RF: In 1969, I showed my first drawings. I won some prized, but I felt I didn’t like the business of painting – the gallery scene. I was studying the violin seriously, first with Kashiro Figueroa, then with Russian masters like Burl Senofsky. That requires a lot of discipline. In order to break away from that discipline, I would paint. I needed to create in a different way. As a musician, I was more of an interpreter. I was not a composer. So I started composing with the paintings, and that’s how I made the transition.

I had my first professional show with Peter Max and Max Pappart. Each of us had a room in the gallery.

LR: Where was this show?
RF: In Washington, at the Arthur Charles Gallery. So slowly I started showing the work. I still play the violin every day, and I still have the discipline, but I don’t need to support myself that way.

LR: How else does your musical training carry over?
RF: In my work, I always try to understand counterpoint and harmony. I think the masters of that are J.S. Bach and Gustav Mahler. In this particular work [Earth, Fire, Water]. It’s like a symphony. It has three movements, and the colors are in counterpoint with the form of the painting. And there’s harmony among them. The red is the local point. That’s something that’s influenced me a lot – Matisse and Van Gogh, and how they work with the local point.

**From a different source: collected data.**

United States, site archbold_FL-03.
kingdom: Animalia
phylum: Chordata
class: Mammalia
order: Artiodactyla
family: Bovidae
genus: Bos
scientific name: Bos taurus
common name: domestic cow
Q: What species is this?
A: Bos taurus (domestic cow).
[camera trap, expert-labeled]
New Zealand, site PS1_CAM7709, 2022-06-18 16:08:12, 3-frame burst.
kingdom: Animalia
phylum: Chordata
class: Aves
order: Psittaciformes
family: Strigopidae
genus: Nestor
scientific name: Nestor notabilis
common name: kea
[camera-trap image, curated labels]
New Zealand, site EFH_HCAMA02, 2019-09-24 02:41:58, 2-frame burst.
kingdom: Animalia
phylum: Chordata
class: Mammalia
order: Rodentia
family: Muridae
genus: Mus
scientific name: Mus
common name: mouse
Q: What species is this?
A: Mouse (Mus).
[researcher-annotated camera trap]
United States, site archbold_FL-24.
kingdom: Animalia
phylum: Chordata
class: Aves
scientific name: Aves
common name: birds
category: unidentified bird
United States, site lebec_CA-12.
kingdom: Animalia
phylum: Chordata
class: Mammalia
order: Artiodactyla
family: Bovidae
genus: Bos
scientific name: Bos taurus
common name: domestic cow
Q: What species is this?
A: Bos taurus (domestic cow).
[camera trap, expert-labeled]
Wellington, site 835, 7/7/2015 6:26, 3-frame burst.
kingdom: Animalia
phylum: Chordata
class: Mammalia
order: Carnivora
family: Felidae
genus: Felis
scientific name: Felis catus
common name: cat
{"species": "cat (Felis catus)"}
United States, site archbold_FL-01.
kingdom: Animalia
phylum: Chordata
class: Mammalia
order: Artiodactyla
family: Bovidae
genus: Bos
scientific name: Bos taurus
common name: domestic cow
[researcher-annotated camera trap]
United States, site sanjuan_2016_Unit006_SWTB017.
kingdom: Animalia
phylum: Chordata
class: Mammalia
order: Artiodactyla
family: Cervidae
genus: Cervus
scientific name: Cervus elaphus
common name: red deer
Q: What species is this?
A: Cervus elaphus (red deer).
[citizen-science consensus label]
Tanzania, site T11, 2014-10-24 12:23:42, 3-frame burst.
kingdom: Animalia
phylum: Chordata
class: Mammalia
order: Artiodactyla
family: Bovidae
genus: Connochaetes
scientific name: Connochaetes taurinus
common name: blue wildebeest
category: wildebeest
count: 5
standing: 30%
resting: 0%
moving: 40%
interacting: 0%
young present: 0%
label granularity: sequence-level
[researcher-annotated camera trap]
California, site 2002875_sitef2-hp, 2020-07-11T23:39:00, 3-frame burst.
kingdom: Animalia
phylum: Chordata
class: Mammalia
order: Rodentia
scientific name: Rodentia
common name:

LR: Where do you think your painting is going from here?
RF: I would like to work in a bigger size. It’s just that institutions have less and less money to shelter these paintings. That’s a concern. I’ve been very interested in doing public painting.

LR: Murals?
RF: Yeah, murals. But I don’t want to follow a formula. I just want to keep exploring my emotions, and I think the paintings will evolve from there. I’ve never been married. I want to get married. I think that will make a big change in my painting, or if I have a family.

LR: So as life evolves… RF: So evolves the painting. I think it’s marvelous not to deny the
pleasure of growing up.

Interview conducted January 28, 1995, in the artist’s home, Isla Verde, Puerto Rico.